**Aim of the task**
Print exactly the line with "common name: blue wildebeest" and every line after it, through the final line of the material below.

**Dataset content**
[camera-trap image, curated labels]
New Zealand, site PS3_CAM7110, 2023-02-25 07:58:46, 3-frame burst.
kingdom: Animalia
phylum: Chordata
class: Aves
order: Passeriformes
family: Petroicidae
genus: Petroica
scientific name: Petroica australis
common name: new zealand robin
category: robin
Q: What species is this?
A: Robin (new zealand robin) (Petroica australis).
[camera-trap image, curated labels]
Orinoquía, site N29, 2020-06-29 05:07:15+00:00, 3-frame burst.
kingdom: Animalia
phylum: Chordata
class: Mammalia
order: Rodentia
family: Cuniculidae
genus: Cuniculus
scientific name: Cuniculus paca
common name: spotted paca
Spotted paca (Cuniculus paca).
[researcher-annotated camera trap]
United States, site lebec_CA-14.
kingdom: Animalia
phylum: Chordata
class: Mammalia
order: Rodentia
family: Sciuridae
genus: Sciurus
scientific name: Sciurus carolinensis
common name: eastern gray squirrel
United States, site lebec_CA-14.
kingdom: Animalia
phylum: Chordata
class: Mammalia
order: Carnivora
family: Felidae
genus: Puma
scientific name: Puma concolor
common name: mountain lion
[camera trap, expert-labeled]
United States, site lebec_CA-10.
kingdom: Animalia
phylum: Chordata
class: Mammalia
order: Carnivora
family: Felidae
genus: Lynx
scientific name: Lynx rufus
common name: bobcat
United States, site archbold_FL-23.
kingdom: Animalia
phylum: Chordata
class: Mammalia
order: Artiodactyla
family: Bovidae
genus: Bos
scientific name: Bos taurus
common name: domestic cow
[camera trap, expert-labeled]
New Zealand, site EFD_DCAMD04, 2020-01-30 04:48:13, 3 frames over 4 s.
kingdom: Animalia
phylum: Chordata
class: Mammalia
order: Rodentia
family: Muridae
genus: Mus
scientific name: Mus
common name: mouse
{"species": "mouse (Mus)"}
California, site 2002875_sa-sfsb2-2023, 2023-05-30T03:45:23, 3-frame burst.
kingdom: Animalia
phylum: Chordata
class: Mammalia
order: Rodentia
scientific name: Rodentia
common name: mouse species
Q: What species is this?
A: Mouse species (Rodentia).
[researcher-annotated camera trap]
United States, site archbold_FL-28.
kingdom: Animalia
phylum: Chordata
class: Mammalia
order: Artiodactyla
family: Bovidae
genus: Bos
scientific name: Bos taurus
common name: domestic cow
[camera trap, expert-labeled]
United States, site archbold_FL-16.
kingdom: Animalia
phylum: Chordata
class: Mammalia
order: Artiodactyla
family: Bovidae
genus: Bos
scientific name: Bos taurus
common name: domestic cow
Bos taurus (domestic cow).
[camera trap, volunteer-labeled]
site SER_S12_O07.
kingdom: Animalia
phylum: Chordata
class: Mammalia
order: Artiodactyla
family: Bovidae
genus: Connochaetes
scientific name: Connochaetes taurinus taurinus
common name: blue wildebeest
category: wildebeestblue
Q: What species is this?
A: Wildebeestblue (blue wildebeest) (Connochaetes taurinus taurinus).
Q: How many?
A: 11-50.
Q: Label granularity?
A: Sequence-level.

**Exercise solution**
common name: blue wildebeest
category: wildebeestblue
Q: What species is this?
A: Wildebeestblue (blue wildebeest) (Connochaetes taurinus taurinus).
Q: How many?
A: 11-50.
Q: Label granularity?
A: Sequence-level.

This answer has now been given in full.